▶ Directive 1
Answer these from the March portfolio summary below, one line each:
(a) On Feb 11th, what percentage of the year's starting value did the portfolio hit?
(b) Which small cap index did the writer begin including several months ago?
(c) In the weekly bar graph, about what share of the portfolio did each of the two biggest positions average?
▶ Directive 2
Continue the March portfolio summary below from its final sentence.

▶ Supplied text
══════════════════════════════
My portfolio at the end of March
Here’s the summary of my positions at the end of March. I’ve put a lot of work into it this month, and I hope you find it useful. Since March 31st was Thursday, I’m including the 1st of April so the entire week is included.
Please note that the PE’s that I’ve given are based on adjusted earnings, usually as the company has given them, but occasionally with small modifications as I’ve calculated them.
I don’t have to tell you that we went through a major correction and are now coming out on the other side. I read that early January was the worst start of a year on record. Early February got even worse and Feb 11th was my personal bottom when I hit 80.5% of what I started the year with. I finished February at 89.2% of what I started the year with, and am now finishing March at 97.6%, while the S&P is at 101.4% and the Russell is at 98.4%. I’m up 21.2% from the Feb 11 bottom, and up 9.4% from the end of Feb report.
In my post entitled Totally, Completely, and Absolutely Wrong, which is post #17358 on this board, I discussed how the bottom came just as everyone was totally panicked about the market, and all the Market Timers were sure we were going into a Bear Market, or The End of the World, and urging us to sell everything and go into cash or gold. I urge you to read the post if you haven’t already. (It had 65 rec’s so you may well have read it). It will give you some reassurance and context the next time we go into a market panic.
http://discussion.fool.com/totally-completely-and-absolutely-wro…
Please also note that I don’t ordinarily measure against the S&P, or any other index, but since I started this board I post my results against it since the MF uses it as their yardstick. Several months ago I started including the Russell 2000, which is the most popular small cap index, as I thought it was unfair of me to compare my gains in 2015 against a large cap index that on average wouldn’t do as well as my small caps.
There’s a reason that I don’t measure against indexes. My goal is to make money each year that my family and I will live off. That’s what counts for me. If the S&P is down 10% it would be small comfort for me to be down 5%. I need to make money!
Also, measuring against the S&P is setting the bar very low, as it’s a mix of 500 large cap stocks, made up of good stocks, mediocre (average) stocks, and poor stocks. Averaging good, poor and mediocre stocks, you’d expect a mediocre result as compared to selecting 10 or 20 good stocks. I mean, you REALLY should be able to select a small basket of stocks that will do better than this mixture of five hundred mixed stocks.
I have to start off by remarking how humbling investing is. While I do well overall, I am constantly made aware at how flawed my individual decisions are, how often I’ll buy a stock and have it go right down, and how often the reverse happens: I’ll sell something and it goes straight up from there. One has to be satisfied with the preponderance of small correct decisions working out for the best, which they have by a large margin so far (fortunately for me).
I keep a weekly bar graph of the relative size of my positions. Actually, my computer does it for me. I just update the number of shares and the closing price for each stock. For quite some time the graph looked like a couple of giants (my biggest two positions averaging about 20% of my portfolio each), two tall positions (my third and fourth positions, at about 12% each), and then about ten pygmies, since the top four had taken up about 60% to 65% of my portfolio.
══════════════════════════════
▶ Extracted records
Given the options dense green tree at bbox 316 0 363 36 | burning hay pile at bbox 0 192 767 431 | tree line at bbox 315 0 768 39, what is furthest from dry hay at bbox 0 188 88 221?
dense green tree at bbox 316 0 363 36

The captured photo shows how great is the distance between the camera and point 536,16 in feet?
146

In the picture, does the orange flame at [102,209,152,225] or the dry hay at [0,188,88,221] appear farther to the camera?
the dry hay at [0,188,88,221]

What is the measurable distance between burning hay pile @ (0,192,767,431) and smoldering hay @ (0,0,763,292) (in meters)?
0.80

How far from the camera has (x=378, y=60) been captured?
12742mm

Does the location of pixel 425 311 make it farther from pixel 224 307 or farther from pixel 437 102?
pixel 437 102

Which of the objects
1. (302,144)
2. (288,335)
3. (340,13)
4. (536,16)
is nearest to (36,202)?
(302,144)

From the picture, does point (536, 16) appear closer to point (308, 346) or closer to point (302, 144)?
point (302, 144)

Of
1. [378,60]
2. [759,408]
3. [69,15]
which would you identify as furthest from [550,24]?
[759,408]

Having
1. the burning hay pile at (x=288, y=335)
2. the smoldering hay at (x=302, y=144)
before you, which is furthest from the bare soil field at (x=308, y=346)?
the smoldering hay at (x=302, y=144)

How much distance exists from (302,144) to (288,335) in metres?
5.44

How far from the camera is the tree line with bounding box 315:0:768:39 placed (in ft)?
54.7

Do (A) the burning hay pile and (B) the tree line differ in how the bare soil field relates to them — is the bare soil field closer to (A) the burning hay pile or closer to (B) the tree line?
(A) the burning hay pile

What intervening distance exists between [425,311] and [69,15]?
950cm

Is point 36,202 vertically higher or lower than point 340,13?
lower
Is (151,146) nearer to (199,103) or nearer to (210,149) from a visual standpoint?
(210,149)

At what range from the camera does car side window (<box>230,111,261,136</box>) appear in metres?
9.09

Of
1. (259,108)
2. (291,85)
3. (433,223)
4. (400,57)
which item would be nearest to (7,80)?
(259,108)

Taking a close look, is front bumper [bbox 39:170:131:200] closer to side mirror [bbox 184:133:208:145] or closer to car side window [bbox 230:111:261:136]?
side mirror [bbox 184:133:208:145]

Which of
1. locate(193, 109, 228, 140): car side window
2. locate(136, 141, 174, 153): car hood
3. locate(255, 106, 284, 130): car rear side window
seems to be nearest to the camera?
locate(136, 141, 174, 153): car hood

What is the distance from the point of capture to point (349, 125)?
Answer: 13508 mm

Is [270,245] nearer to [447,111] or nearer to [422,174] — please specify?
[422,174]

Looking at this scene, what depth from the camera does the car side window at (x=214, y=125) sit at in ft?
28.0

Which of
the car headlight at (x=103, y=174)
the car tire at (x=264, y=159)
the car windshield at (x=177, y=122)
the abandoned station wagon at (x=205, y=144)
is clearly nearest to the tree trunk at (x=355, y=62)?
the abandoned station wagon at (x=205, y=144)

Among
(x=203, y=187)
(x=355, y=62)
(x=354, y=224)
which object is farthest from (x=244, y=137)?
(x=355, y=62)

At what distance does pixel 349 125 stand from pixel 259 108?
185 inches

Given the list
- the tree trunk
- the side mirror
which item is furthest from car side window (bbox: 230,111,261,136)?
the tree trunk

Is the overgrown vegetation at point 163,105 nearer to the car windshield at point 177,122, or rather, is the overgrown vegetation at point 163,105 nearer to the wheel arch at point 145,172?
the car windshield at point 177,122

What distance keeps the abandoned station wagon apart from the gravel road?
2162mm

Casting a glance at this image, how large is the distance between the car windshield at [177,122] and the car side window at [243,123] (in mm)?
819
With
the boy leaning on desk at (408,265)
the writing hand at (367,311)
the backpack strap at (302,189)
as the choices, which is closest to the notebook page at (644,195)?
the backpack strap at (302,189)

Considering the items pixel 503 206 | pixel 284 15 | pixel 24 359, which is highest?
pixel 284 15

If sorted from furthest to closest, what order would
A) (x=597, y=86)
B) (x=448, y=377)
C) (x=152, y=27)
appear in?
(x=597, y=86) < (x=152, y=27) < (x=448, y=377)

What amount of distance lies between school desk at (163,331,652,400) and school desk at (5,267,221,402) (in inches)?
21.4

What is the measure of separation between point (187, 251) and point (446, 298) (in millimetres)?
══════════════════════════════
▶ Written reply 1
(a) 80.5%
(b) The Russell 2000
(c) About 20%

▶ Written reply 2
At the end of February I wrote that I had reduced the top two to 35% and that I felt it was more balanced and less risky with no stocks over 20% or 21%. This month, I’ve continued to bring down the top two towards a goal of a maximum of 15% of the portfolio in any one position, which is what I recommend myself in the Knowledgebase. Having 20% to 22% of my portfolio in a single stock was really too much.
My bar graph of position sizes now has a much more balanced look. There are no giants, just three tall positions at 16% to 13% (SWKS, SKX, LGIH), a couple of pretty tall positions at 9% to 8% (INFN, PN), and five “normal” positions between 7.0% and 5.0% (SBNY, AMZN, CASY, CBM, SNCR). Then I have three smaller positions between 3.8% and 2.0% (ANET, MITK, INBK), and finally I have three new try-out positions. (SHOP, GBX, and CYBR). SHOP is in the 2% range and the other two average just 0.6% apiece.
Thus SWKS, SKX, and LGIH are still my three largest positions, at 16% down to 13% of my portfolio. This month I reduced SWKS and SKX a bit as they had been just too large a percentage of my portfolio. The biggest reason that Skechers is down as a percentage of the portfolio, however, is that it has stubbornly refused to advance with the rest of my portfolio and is actually down 8% from my last report. (When you go down while the rest of the portfolio goes up, you decrease as a percent of the portfolio). This is in spite of nothing but good news and being rated the top shoe brand by a number of shoe business magazines, etc. I guess we just have to wait for earnings. I added some to LGIH during the month.
INFN and PN are now my fourth and fifth largest positions, but a bit behind the others in size, at about 9% and 8% in size. I added a little, but not much, to each during the month. The real reason PN has gotten to be such a larger percentage of my portfolio is that its price has about doubled since the last report. I haven’t sold a share at this point.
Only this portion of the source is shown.